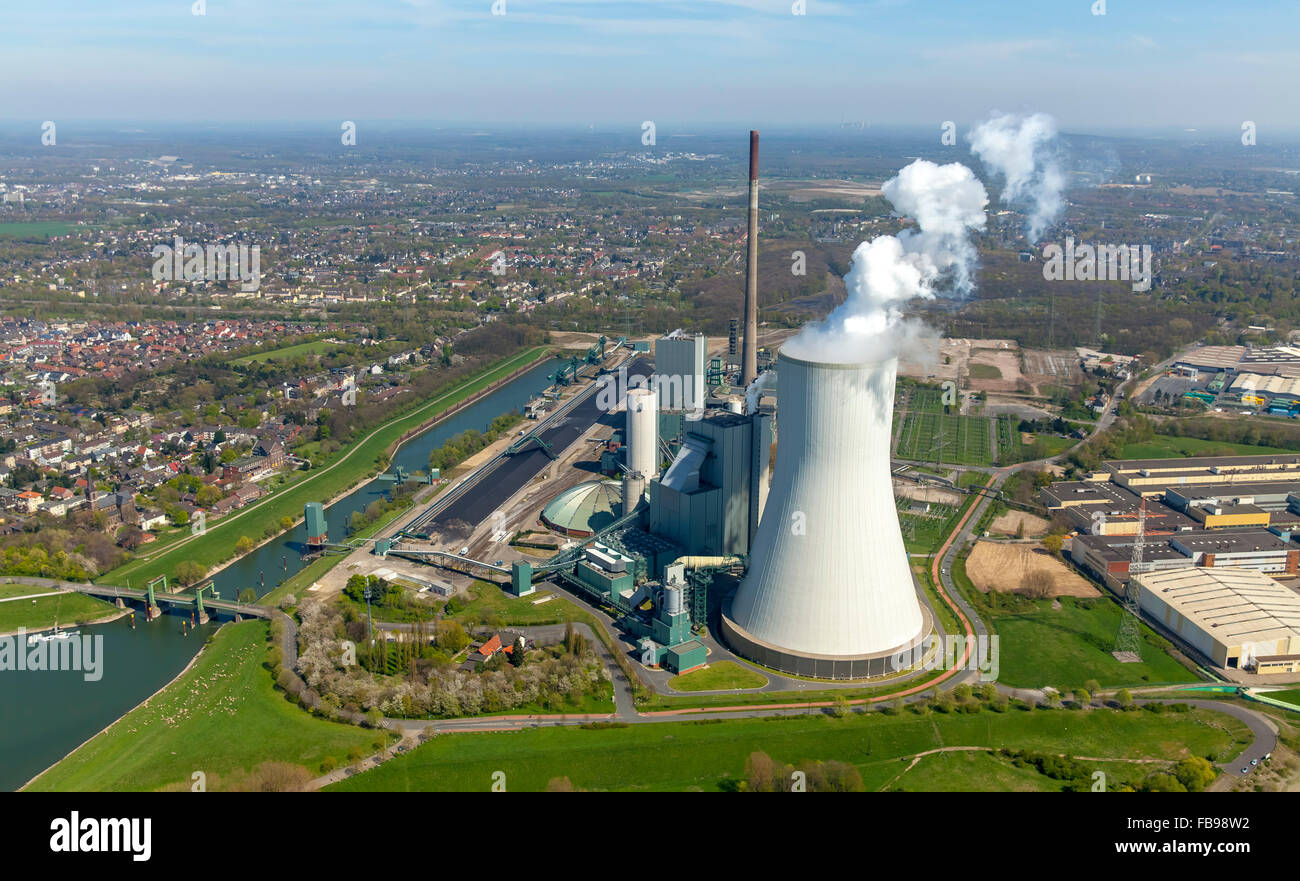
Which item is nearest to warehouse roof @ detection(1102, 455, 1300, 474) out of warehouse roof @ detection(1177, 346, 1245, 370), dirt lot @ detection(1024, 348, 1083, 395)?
dirt lot @ detection(1024, 348, 1083, 395)

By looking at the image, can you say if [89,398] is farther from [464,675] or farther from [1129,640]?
[1129,640]

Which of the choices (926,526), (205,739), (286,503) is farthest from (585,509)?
(205,739)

——

• **Zadanie do wykonania**: Przeskaluj wiersze, zaczynając od wiersza z „Which of the” i idąc aż do końca pozycji. Przepisz je w całości, a współrzędne w odpowiedziach pomnóż przez 0,3 i zaokrąglij do liczb całkowitych, połówki w górę.

• **Odpowiedź na zadanie**:
Which of the choices (926,526), (205,739), (286,503) is farthest from (585,509)?
(62,222)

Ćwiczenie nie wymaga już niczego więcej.